**EXERCISE BRIEF**
Beginning with the line that contains "Vulci, Italy - Archeological", repeat each line exactly through the end of the listing below. Pictures stay out.

**SOURCE RECORDS**
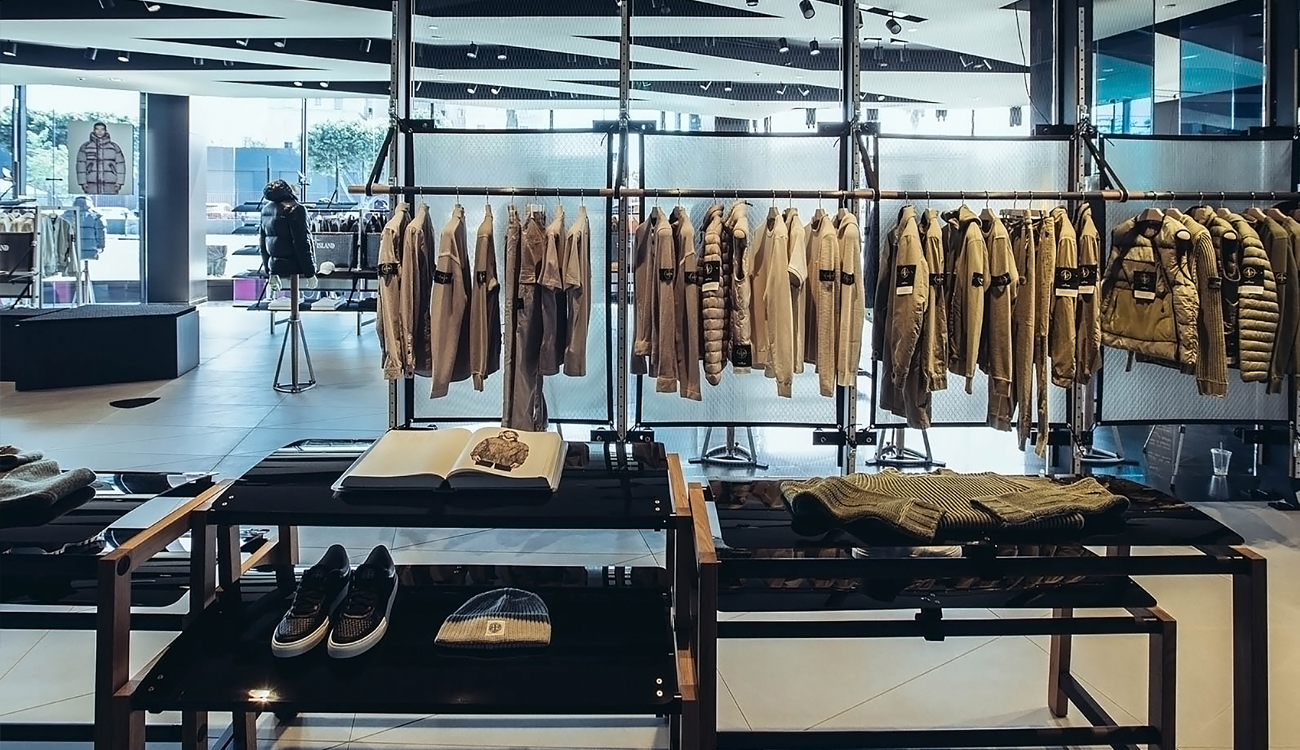 Brightly lit, contemporary store interior with a row of beige colored jackets and tops hanging on a clothes rack and the Archive open on a table.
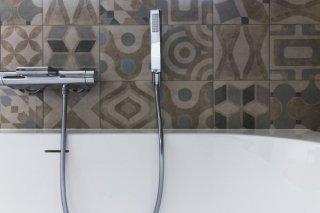Voor deze badkamer in Geetbets koos de klant voor een decortegel. Deze tegels zijn een echte trend dit jaar. Op de foto is een detail te zien van het bad, de kraan en de gekozen tegels..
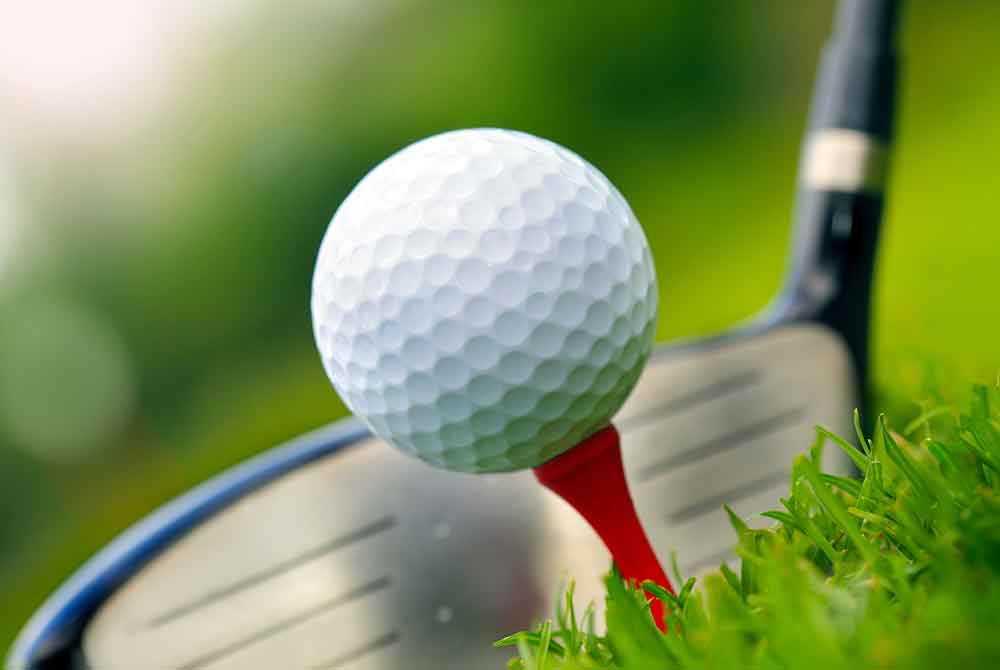 Golf Club Near Golf Ball on Tee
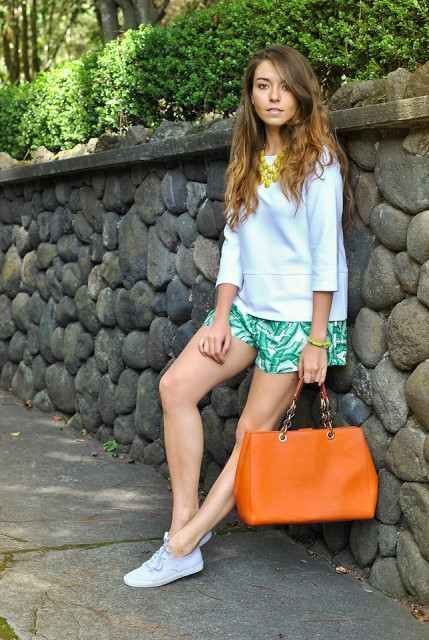 With white blouse, orange bag and white sneakers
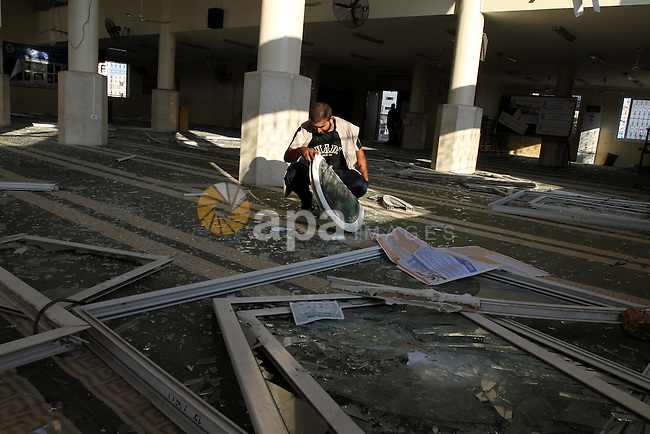 A Palestinian man surveys the damage in Bin Zayed mosque after an Israeli air strike in Gaza August 19, 2011. Israeli aircraft struck Hamas security installations in Gaza on Friday, killing at least one Palestinian, in further retaliation for attacks along the Egyptian border in which eight Israelis died. Photo by Mohammed Asad
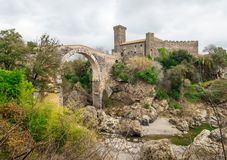 Vulci, Italy - Archeological etruscan park with medieval castle stock photography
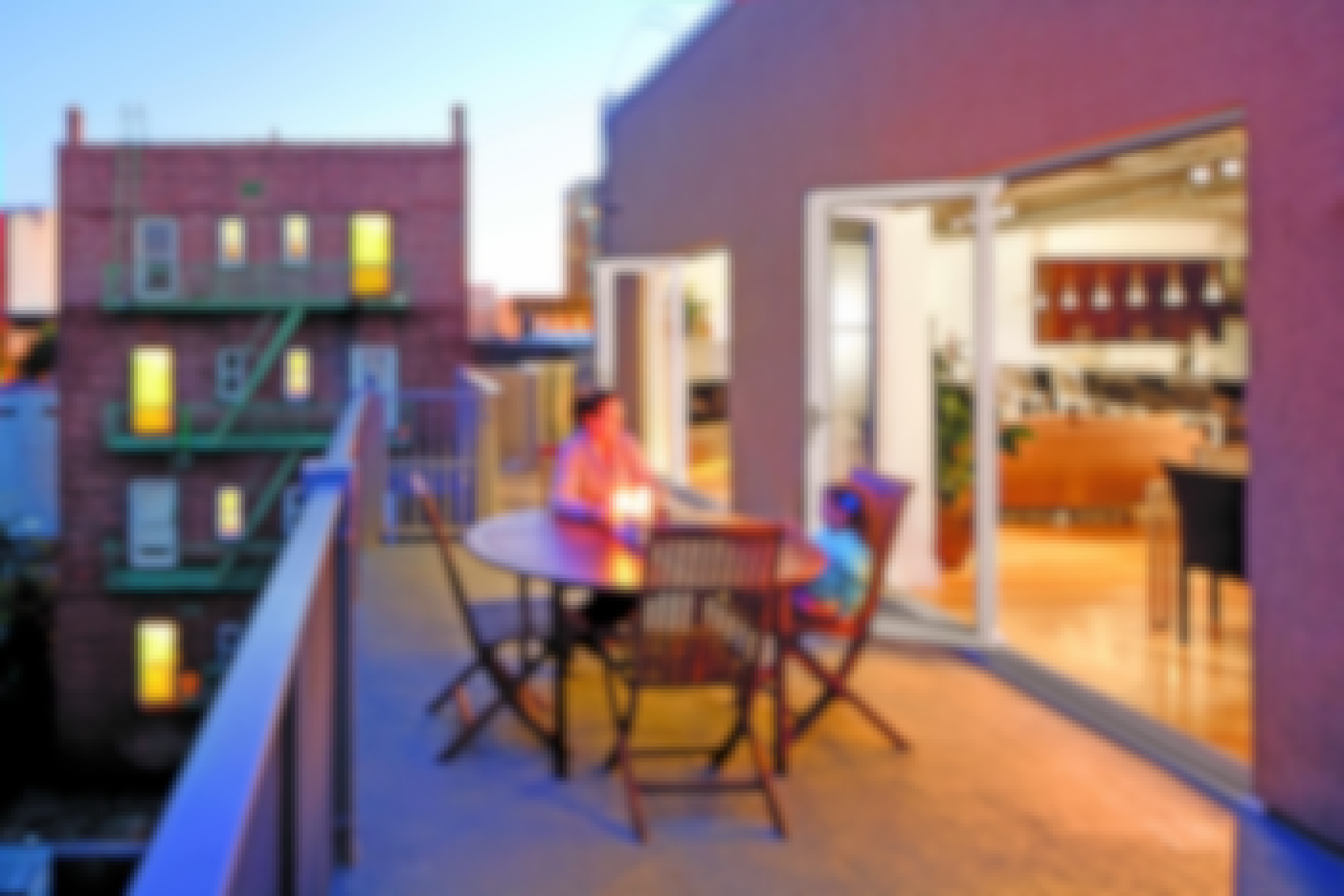 urban-multifamily-residential-deck-with-glass-walls-and-mother-and-child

**RESPONSE AREA**
 Vulci, Italy - Archeological etruscan park with medieval castle stock photography
 urban-multifamily-residential-deck-with-glass-walls-and-mother-and-child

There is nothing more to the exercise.